→ **Text under study**

--

Congratulations on that! Turning
now to the book, you have been writing about Alan Banks for quite a
while and Bad Boy is the
nineteenth. Whilst he
(Banks) has aged, it’s not in the same timeline that
you’ve been writing. How
do you handle ageing him, but not too much to keep him working?
The books
usually appear a year apart, but the
cases may only take place a few months, or even weeks, apart, so Banks
doesn’t
age a full year between books. Of course, the books do take place at
pretty
much the time I’m writing them, so some of the music Banks
listens to wasn’t
actually out by then! It may confuse some people, but it
doesn’t confuse me.
There’s real time and there’s fictional time. Banks
is a fictional character,
so he lives in fictional time.
He’s had various female
friends and is, in my opinion, slightly vulnerable in that way, against
the
hard shell that he needs to have to be the type of policeman he is. Did
you
intend for that to happen, or was it part of the character development?
None of
it was planned. Banks’ vulnerability
arises naturally and develops over time. But he’s also
resilient and manages to
bounce back. I realised I had given him a very hard time over the past
few
books, so he deserved a holiday at the beginning of Bad
Boy!
Has Banks ever surprised
you? Done something you wouldn’t have seen him doing?
Yes.
There are scenes in just about every book
where he surprises me. It’s part of the fun of writing about
him. I think that
perhaps when he stops surprising me I’ll know I’ve
come to the end. He surprised
me in the desert in Bad Boy.

--

→ **The problem**
Quote every sentence in the interview about the Alan Banks novels that ends with a question mark. The material after this point is not required.

→ **Source material**
--

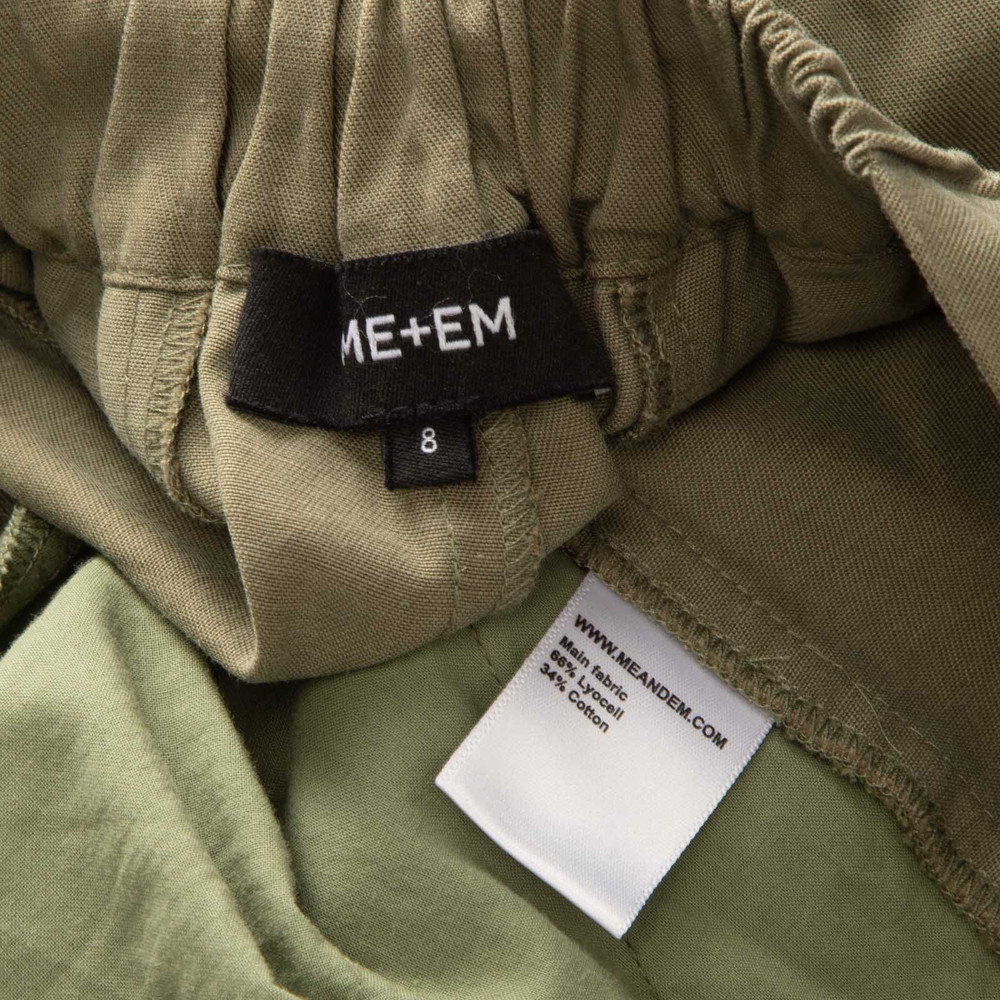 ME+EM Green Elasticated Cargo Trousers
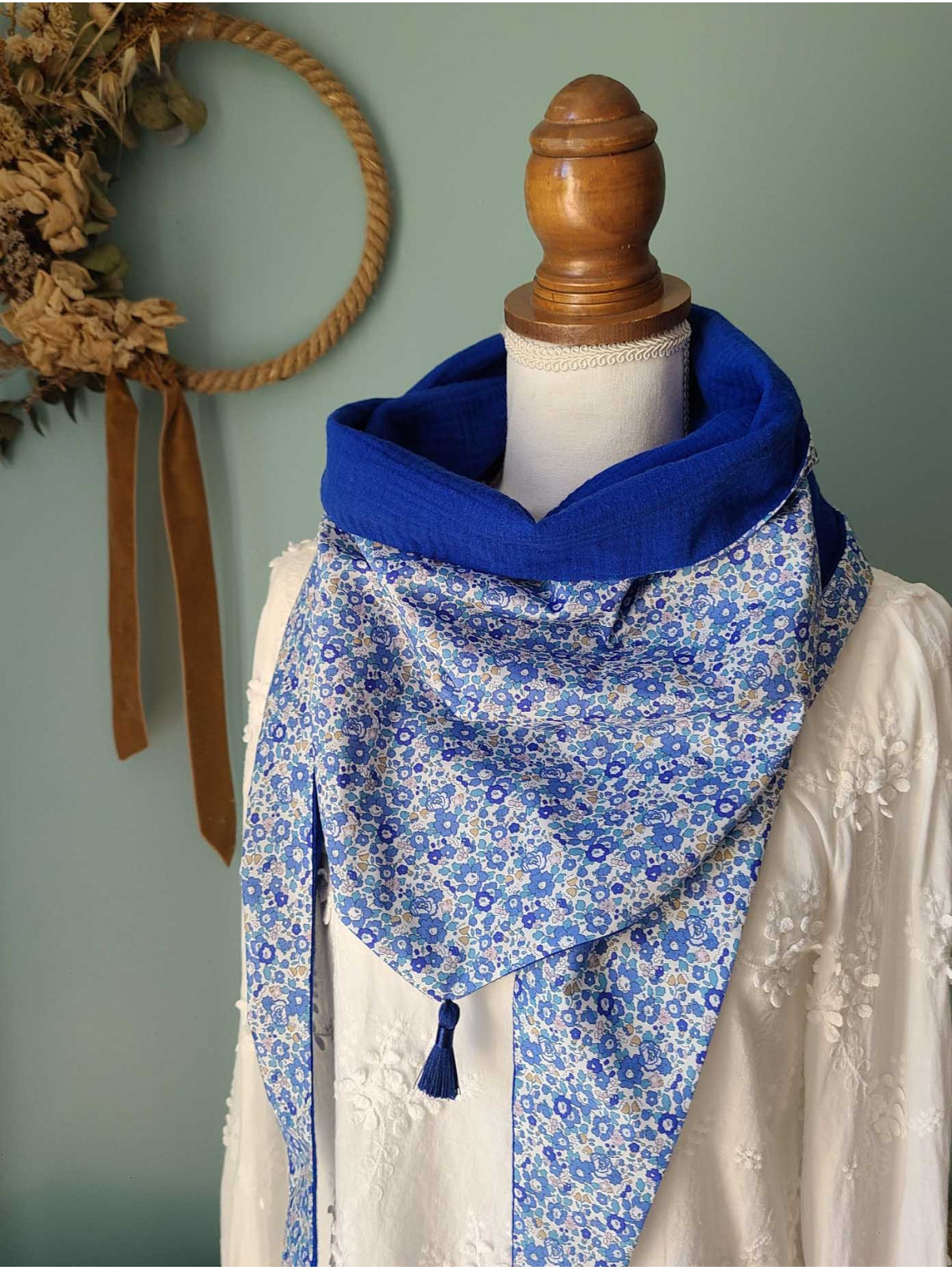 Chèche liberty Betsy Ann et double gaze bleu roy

--

→ **Answer to the problem**
- "How do you handle ageing him, but not too much to keep him working?"
- "Did you intend for that to happen, or was it part of the character development?"
- "Has Banks ever surprised you?"
- "Done something you wouldn't have seen him doing?"